Data extracted from a collection ::

"""

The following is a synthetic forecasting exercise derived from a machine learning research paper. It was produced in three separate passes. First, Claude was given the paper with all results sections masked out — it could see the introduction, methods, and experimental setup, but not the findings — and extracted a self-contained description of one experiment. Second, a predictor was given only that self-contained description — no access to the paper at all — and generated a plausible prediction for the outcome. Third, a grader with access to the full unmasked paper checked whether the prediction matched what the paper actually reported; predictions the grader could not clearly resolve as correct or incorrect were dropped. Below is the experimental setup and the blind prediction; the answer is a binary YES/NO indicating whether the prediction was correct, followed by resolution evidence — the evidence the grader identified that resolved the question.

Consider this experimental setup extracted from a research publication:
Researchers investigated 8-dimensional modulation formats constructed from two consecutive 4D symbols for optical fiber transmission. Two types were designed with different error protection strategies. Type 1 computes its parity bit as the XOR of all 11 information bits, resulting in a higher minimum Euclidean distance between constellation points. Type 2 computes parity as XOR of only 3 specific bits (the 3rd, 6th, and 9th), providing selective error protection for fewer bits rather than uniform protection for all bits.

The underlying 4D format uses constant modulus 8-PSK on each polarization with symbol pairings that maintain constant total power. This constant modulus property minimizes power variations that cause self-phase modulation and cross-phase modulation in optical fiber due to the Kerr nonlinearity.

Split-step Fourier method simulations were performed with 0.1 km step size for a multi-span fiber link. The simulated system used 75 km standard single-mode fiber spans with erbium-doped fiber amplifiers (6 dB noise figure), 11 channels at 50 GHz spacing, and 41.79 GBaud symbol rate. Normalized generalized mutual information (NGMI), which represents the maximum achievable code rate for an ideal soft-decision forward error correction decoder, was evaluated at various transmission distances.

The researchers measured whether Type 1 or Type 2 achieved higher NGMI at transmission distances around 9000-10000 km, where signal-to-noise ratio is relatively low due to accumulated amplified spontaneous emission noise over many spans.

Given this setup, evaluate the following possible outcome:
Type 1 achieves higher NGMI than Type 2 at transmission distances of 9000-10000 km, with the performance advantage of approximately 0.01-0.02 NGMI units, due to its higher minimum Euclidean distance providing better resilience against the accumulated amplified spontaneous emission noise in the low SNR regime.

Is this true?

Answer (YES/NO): NO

"""

TASK INSTRUCTIONS :: Copy each line of the data that contains the word "amplified", leaving the other lines out.

EXERCISE OUTPUT ::
The researchers measured whether Type 1 or Type 2 achieved higher NGMI at transmission distances around 9000-10000 km, where signal-to-noise ratio is relatively low due to accumulated amplified spontaneous emission noise over many spans.
Type 1 achieves higher NGMI than Type 2 at transmission distances of 9000-10000 km, with the performance advantage of approximately 0.01-0.02 NGMI units, due to its higher minimum Euclidean distance providing better resilience against the accumulated amplified spontaneous emission noise in the low SNR regime.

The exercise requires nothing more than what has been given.